Badass Girl est une jeune femme qui fait ses besoins dans une décharge monstrueuse et se fait poursuivre par un Android momifié enchaîné qui essaie de récupérer la clé qu’elle a autour du cou pour se libérer. L’Android traque la jeune femme et croise d’autres mutants : un super héros en conflit avec sa divinité, un politicien qui espère tirer un gros poisson dans un égouts… la course poursuite se termine sur une impasse virtuelle des autoroutes informatisées et de la culture des réseaux sociaux.
Le terme « android » est un hommage au travail de l’écrivain P.K Dick, sur l’aliénation de l’individu par le système : on peut le changer par le terme zombie.

Comme pour ce qui était le cas de ses précédents travaux, Lasri nous révèle encore un peu plus l’étendu de son talent et sa capacité à présenter des créations qui sortent de l’ordinaire. Un réalisateur marocain qui ne rechigne pas devant l’idée de marcher au-delà des sentiers fléchés, battus et épuisés par tant de cinéastes. 

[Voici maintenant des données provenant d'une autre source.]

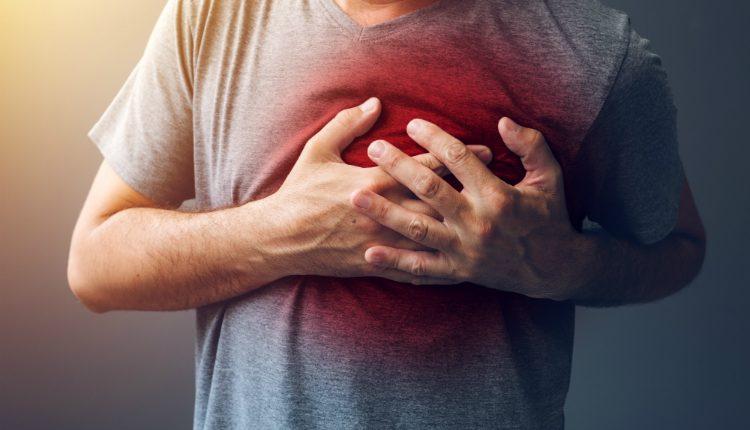 5 significados de uma dor no peito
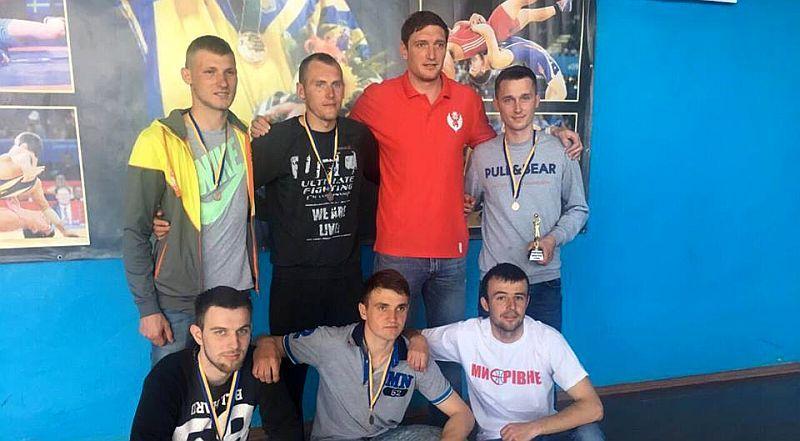 Аматори Рівненщини отримали нагороди від Сергія Ліщука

En effet, ANDROID donne ainsi la très nette impression qu’encore une fois et que pour notre plus grand bonheur, Hicham Lasri est parti voir ailleurs pour nous dégoter un court métrage qui sort quelque peu de la norme. Avec pour rôle principal, la somptueuse Zineb Samara puis dans le rôle de l’Android un Salah Bensalah, au jeu toujours aussi décalé et au comportement semblable à celui un zombie.

Au final, le court métrage et le travail du réalisateur collent comme d’habitude à son caractère. L’atmosphère calme mais toutefois morose, ajoutée à l’originalité de l’intrigue font de ce court métrage, un sérieux favori pour ce festival. Une affaire à suivre.